The ground beneath...
On June 19, the BJP pulled the rug from under the Mehbooba Mufti-led government in J&K. A day later, governor's rule was established in the state with the about-to-retire N.N. Vohra at the helm. The Valley is not new to any of this. Many a time in the past, ragtag alliances have been tripped up thus. Mehbooba's own anointment, too, came at the back of 87 days of governor's rule following the death of her father and J&K CM, Mufti Mohammad Sayeed, in 2016. Then, too, it was Vohra who filled the blank.
Belling Guv
The first instance dates back to 1977. It was the first general elections since Emergency. The Congress had lost, of course. In My Frozen Turbulence in Kashmir, one-time J&K governor Jagmohan writes how, anticipating that Sheikh Abdullah might break ties with it, the Congress withdrew support to the state government. A canny Abdullah, however, sought dissolution of the Assembly from governor L.K. Jha, an economist from Cambridge hailing from Darbhanga.
Paradise lost
Other instances are 1986, when the state Congress pulled the plug on the Ghulam Shah government; 2002, after Farooq Abdullah refused to continue as caretaker CM; 2008, after the fall of the Ghulam Nabi Azad-led coalition; and 2015, post a hung Assembly.
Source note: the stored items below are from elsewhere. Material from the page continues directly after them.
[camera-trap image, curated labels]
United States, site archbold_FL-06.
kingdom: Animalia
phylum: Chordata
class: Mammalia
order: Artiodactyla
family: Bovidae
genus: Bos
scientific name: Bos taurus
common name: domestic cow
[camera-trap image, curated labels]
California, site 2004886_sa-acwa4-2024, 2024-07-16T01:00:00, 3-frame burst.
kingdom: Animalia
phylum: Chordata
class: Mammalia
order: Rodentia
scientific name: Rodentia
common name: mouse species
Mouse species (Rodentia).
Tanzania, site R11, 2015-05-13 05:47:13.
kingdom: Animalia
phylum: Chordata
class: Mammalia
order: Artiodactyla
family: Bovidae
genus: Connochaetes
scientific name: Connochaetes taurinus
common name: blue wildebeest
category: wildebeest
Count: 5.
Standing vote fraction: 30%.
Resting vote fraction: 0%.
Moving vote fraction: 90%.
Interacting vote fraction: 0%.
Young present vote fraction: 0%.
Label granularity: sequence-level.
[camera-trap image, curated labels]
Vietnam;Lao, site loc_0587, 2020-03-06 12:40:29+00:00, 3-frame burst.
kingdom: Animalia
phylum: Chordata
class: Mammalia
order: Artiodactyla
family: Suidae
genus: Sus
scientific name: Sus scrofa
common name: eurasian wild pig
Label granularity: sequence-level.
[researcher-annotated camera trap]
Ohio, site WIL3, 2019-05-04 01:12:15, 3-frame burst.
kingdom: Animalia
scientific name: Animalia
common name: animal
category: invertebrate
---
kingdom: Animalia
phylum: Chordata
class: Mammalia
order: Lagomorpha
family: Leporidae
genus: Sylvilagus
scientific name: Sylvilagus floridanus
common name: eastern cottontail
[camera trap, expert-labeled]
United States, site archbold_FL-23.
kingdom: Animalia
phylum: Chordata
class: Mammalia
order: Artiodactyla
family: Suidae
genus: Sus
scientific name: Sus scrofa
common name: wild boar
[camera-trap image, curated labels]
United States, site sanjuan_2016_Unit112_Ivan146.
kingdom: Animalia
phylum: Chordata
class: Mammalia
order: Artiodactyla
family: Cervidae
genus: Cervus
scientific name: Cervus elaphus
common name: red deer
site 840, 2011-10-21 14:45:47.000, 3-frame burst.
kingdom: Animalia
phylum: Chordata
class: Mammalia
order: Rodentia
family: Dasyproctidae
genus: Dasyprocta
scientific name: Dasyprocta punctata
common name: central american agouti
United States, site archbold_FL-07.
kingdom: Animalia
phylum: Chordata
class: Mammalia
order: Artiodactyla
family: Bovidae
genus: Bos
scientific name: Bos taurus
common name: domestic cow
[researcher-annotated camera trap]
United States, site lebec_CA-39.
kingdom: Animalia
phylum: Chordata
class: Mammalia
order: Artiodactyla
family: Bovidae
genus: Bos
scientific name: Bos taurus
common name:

Between 1981 and 1990, B.K. Nehru, Jagmohan and K.V. Krishna Rao were governors. Jagmohan was first replaced by KV, a retired chief of army staff. Then he replaced KV in 1990. What followed was the longest spell of governor's rule, followed by President's rule - nearly seven years. When asked why he had dissolved the Assembly, Jagmohan said, "...to make a new beginning." During this time, armed forces came to be thus woven into the Valley-scape, arrests without trial and surprise searches became life itself. Thus far, the state has clocked 3,000-plus days - nearly nine years - of direct and indirect rule by Delhi and still counting. Paradise?